Micro aerial vehicles (MAV) promise the ability to search collapsed buildings, spy on terrorists or sniff out biological weapons.

But current designs have military and police forces in a flap - scaled-down helicopters or planes are inefficient and lack maneuverability.

Cue the robo-bat, a miniature flying robot created by researchers at North Carolina State University that uses the same efficient flapping motion as real bats.

Bruce Wayne's Mobile-Bat

The researchers did extensive analysis of bats' skeletal and muscular systems before developing a robot using rapid prototyping technologies. The fully assembled metal skeleton weighs less than 6 grams.

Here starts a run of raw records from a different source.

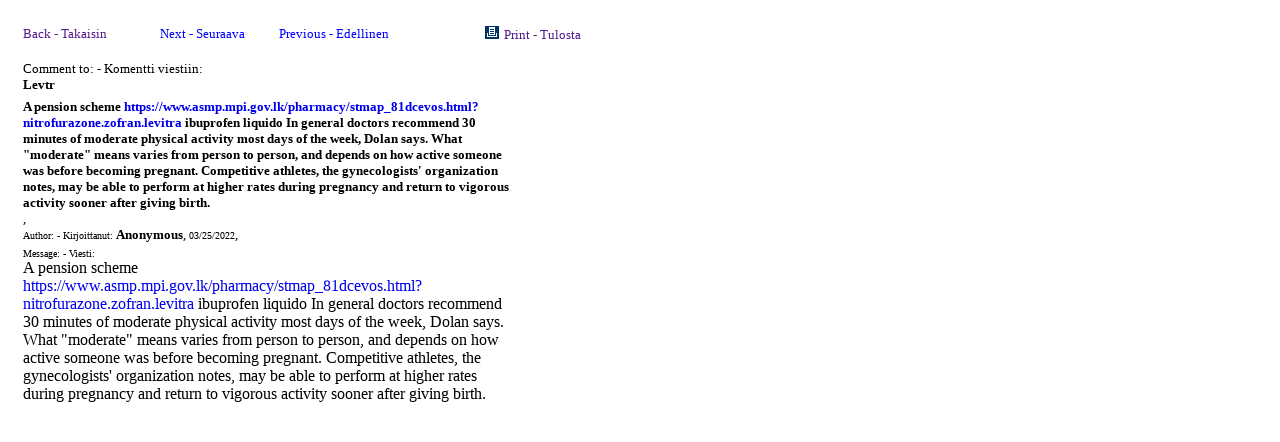

--- FILE ---
content_type: text/html; charset=US-ASCII
request_url: http://www.primecuts.fi/primecuts/primecut.nsf/fd706007a548c2b2c2256f2d00274b6f/46ae11edeafe43a8c22588100039f4a3!OpenDocument
body_size: 5497
content:
<!DOCTYPE HTML PUBLIC "-//W3C//DTD HTML 4.01 Transitional//EN">
<html>
<head>
<title>Ajankohtaistiedote</title>
<script language="JavaScript" type="text/javascript">
<!-- 
document._domino_target = "_self";
function _doClick(v, o, t) {
  var url="/primecuts/primecut.nsf/fd706007a548c2b2c2256f2d00274b6f/46ae11edeafe43a8c22588100039f4a3!OpenDocument&Click=" + v;
  if (o.href != null)
    o.href = url;
  else {
    if (t == null)
      t = document._domino_target;
    window.open(url, t);
  }

}
// -->
</script>
</head>
<body text="#000000" bgcolor="#FFFFFF">

<form action=""><style> <!--
a:active { font-weight: bold}
a:hover { font-weight: bold}
a:link { text-decoration: none}
a:visited { text-decoration: none}
--></style>
<br>
<table border="0" cellspacing="0" cellpadding="0">
<tr valign="top"><td width="15"><img src="/icons/ecblank.gif" border="0" height="1" width="1" alt=""></td><td width="113"><a onclick="history.back()return false;" target="lower" href=""><font size="2" face="Comic Sans MS">Back - Takaisin</font></a></td><td width="132"><div align="center"><a href="/primecuts/primecut.nsf/fd706007a548c2b2c2256f2d00274b6f/46ae11edeafe43a8c22588100039f4a3?Navigate&amp;To=Next"><font size="2" color="#0000FF" face="Comic Sans MS">Next - Seuraava</font></a></div></td><td width="132"><div align="center"><a href="/primecuts/primecut.nsf/fd706007a548c2b2c2256f2d00274b6f/46ae11edeafe43a8c22588100039f4a3?Navigate&amp;To=Prev"><font size="2" color="#0000FF" face="Comic Sans MS">Previous - Edellinen</font></a></div></td><td width="34"><img src="/icons/ecblank.gif" border="0" height="1" width="1" alt=""></td><td width="147"><div align="right"><img src="/primecuts/primecut.nsf/a962855b525578c9c2256f2d0028b9f9/$Body/0.8CC!OpenElement&amp;FieldElemFormat=gif" width="19" height="13" alt=""><a onclick="window.print()return false;" href=""><font size="2" face="Comic Sans MS">Print - Tulosta</font></a></div></td></tr>
</table>
<br>
<table border="0" cellspacing="0" cellpadding="0">
<tr valign="top"><td width="15"><img src="/icons/ecblank.gif" border="0" height="1" width="1" alt=""></td><td width="488"><font size="2" face="Comic Sans MS">Comment to: - Komentti viestiin:</font><br>
<font size="2" face="Comic Sans MS"> </font><b><font size="2" face="Comic Sans MS">Levtr</font></b></td></tr>

<tr valign="top"><td width="15"><img src="/icons/ecblank.gif" border="0" height="1" width="1" alt=""></td><td width="488"><img src="/icons/ecblank.gif" border="0" height="1" width="1" alt=""></td></tr>

<tr valign="top"><td width="15"><img src="/icons/ecblank.gif" border="0" height="1" width="1" alt=""></td><td width="488"><img src="/primecuts/primecut.nsf/White5.gif!OpenImageResource" width="10" height="5" alt=""><br>
<font size="2" face="Comic Sans MS"> </font><b><font size="2" face="Comic Sans MS">A pension scheme <a href="https://www.asmp.mpi.gov.lk/pharmacy/stmap_81dcevos.html?nitrofurazone.zofran.levitra">https://www.asmp.mpi.gov.lk/pharmacy/stmap_81dcevos.html?nitrofurazone.zofran.levitra</a> ibuprofen liquido  In general doctors recommend 30 minutes of moderate physical activity most days of the week, Dolan says. What &quot;moderate&quot; means varies from person to person, and depends on how active someone was before becoming pregnant. Competitive athletes, the gynecologists' organization notes, may be able to perform at higher rates during pregnancy and return to vigorous activity sooner after giving birth.<br>
 </font></b><font size="2" face="Comic Sans MS">, </font><br>
<font size="1" face="Comic Sans MS"> Author: - Kirjoittanut:</font><font size="2" face="Comic Sans MS"> </font><b><font size="2" face="Comic Sans MS">Anonymous</font></b><font size="2" face="Comic Sans MS">, </font><font size="1" face="Comic Sans MS">03/25/2022</font><font size="2" face="Comic Sans MS">,</font></td></tr>

<tr valign="top"><td width="15"><img src="/icons/ecblank.gif" border="0" height="1" width="1" alt=""></td><td width="488"><img src="/primecuts/primecut.nsf/White5.gif!OpenImageResource" width="10" height="5" alt=""><br>
<font size="1" face="Comic Sans MS">Message: - Viesti:</font></td></tr>

<tr valign="top"><td width="15"><img src="/icons/ecblank.gif" border="0" height="1" width="1" alt=""></td><td width="488">A pension scheme <a href="https://www.asmp.mpi.gov.lk/pharmacy/stmap_81dcevos.html?nitrofurazone.zofran.levitra">https://www.asmp.mpi.gov.lk/pharmacy/stmap_81dcevos.html?nitrofurazone.zofran.levitra</a> ibuprofen liquido  In general doctors recommend 30 minutes of moderate physical activity most days of the week, Dolan says. What &quot;moderate&quot; means varies from person to person, and depends on how active someone was before becoming pregnant. Competitive athletes, the gynecologists' organization notes, may be able to perform at higher rates during pregnancy and return to vigorous activity sooner after giving birth.<br>
 </td></tr>

<tr valign="top"><td width="15"><img src="/icons/ecblank.gif" border="0" height="1" width="1" alt=""></td><td width="488"><img src="/icons/ecblank.gif" border="0" height="1" width="1" alt=""></td></tr>
</table>
<br>
<table border="0" cellspacing="0" cellpadding="0">
<tr valign="top"><td width="15"><img src="/icons/ecblank.gif" border="0" height="1" width="1" alt=""></td><td width="189"><img src="/icons/ecblank.gif" border="0" height="1" width="1" alt=""></td><td width="227"><img src="/icons/ecblank.gif" border="0" height="1" width="1" alt=""></td></tr>
</table>
<br></form>
</body>
</html>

"The key concept here is the use of smart materials," says Dr Stefan Seelecke. "We are using a shape-memory metal alloy that is super-elastic for the joints. The material provides a full range of motion, but will always return to its original position – a function performed by many tiny bones, cartilage and tendons in real bats."

The research team is also using smart materials for the muscular system. "We're using an alloy that responds to the heat from an electric current. That heat actuates micro-scale wires the size of a human hair, making them contract like metal muscles," says Seelecke.

"During the contraction, the muscle wires also change their electric resistance, which can be measured to provide sensory input. This dual functionality helps cut down on the robo-bat's weight and allows it to respond quickly to changing conditions – such as a gust of wind."